[EXTRACTED ENTRIES]

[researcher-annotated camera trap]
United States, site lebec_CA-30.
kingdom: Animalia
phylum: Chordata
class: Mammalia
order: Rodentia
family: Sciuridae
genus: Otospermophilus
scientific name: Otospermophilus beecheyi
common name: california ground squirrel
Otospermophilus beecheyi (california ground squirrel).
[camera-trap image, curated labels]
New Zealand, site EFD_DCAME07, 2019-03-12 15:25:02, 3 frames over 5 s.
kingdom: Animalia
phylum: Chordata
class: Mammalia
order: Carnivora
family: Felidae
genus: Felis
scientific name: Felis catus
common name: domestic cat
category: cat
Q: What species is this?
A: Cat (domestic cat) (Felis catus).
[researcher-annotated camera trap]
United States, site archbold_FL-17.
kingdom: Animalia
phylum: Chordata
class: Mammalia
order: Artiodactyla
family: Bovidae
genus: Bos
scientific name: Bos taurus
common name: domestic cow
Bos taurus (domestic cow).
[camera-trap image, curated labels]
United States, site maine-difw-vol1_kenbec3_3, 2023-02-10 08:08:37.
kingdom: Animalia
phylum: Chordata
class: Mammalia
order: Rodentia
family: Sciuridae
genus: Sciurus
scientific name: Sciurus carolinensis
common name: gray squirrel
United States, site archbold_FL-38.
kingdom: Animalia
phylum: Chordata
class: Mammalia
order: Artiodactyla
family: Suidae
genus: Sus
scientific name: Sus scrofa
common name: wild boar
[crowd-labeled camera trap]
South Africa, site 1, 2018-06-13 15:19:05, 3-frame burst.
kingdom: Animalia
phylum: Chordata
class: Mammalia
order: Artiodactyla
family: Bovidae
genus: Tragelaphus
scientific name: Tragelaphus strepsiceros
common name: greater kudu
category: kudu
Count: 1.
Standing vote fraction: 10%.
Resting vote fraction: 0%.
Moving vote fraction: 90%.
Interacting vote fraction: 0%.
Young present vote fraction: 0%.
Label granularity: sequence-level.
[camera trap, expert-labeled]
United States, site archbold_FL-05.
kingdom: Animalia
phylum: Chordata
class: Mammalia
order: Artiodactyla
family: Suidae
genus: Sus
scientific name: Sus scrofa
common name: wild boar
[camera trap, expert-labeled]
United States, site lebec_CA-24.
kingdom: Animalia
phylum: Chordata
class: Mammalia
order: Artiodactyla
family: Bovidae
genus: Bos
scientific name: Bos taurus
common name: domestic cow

[/EXTRACTED ENTRIES]

* [PROBLEM TO WORK ON]: Copy out every record exactly; leave nothing out.

* [SOLUTION BELOW]:
[researcher-annotated camera trap]
United States, site lebec_CA-30.
kingdom: Animalia
phylum: Chordata
class: Mammalia
order: Rodentia
family: Sciuridae
genus: Otospermophilus
scientific name: Otospermophilus beecheyi
common name: california ground squirrel
Otospermophilus beecheyi (california ground squirrel).
[camera-trap image, curated labels]
New Zealand, site EFD_DCAME07, 2019-03-12 15:25:02, 3 frames over 5 s.
kingdom: Animalia
phylum: Chordata
class: Mammalia
order: Carnivora
family: Felidae
genus: Felis
scientific name: Felis catus
common name: domestic cat
category: cat
Q: What species is this?
A: Cat (domestic cat) (Felis catus).
[researcher-annotated camera trap]
United States, site archbold_FL-17.
kingdom: Animalia
phylum: Chordata
class: Mammalia
order: Artiodactyla
family: Bovidae
genus: Bos
scientific name: Bos taurus
common name: domestic cow
Bos taurus (domestic cow).
[camera-trap image, curated labels]
United States, site maine-difw-vol1_kenbec3_3, 2023-02-10 08:08:37.
kingdom: Animalia
phylum: Chordata
class: Mammalia
order: Rodentia
family: Sciuridae
genus: Sciurus
scientific name: Sciurus carolinensis
common name: gray squirrel
United States, site archbold_FL-38.
kingdom: Animalia
phylum: Chordata
class: Mammalia
order: Artiodactyla
family: Suidae
genus: Sus
scientific name: Sus scrofa
common name: wild boar
[crowd-labeled camera trap]
South Africa, site 1, 2018-06-13 15:19:05, 3-frame burst.
kingdom: Animalia
phylum: Chordata
class: Mammalia
order: Artiodactyla
family: Bovidae
genus: Tragelaphus
scientific name: Tragelaphus strepsiceros
common name: greater kudu
category: kudu
Count: 1.
Standing vote fraction: 10%.
Resting vote fraction: 0%.
Moving vote fraction: 90%.
Interacting vote fraction: 0%.
Young present vote fraction: 0%.
Label granularity: sequence-level.
[camera trap, expert-labeled]
United States, site archbold_FL-05.
kingdom: Animalia
phylum: Chordata
class: Mammalia
order: Artiodactyla
family: Suidae
genus: Sus
scientific name: Sus scrofa
common name: wild boar
[camera trap, expert-labeled]
United States, site lebec_CA-24.
kingdom: Animalia
phylum: Chordata
class: Mammalia
order: Artiodactyla
family: Bovidae
genus: Bos
scientific name: Bos taurus
common name: domestic cow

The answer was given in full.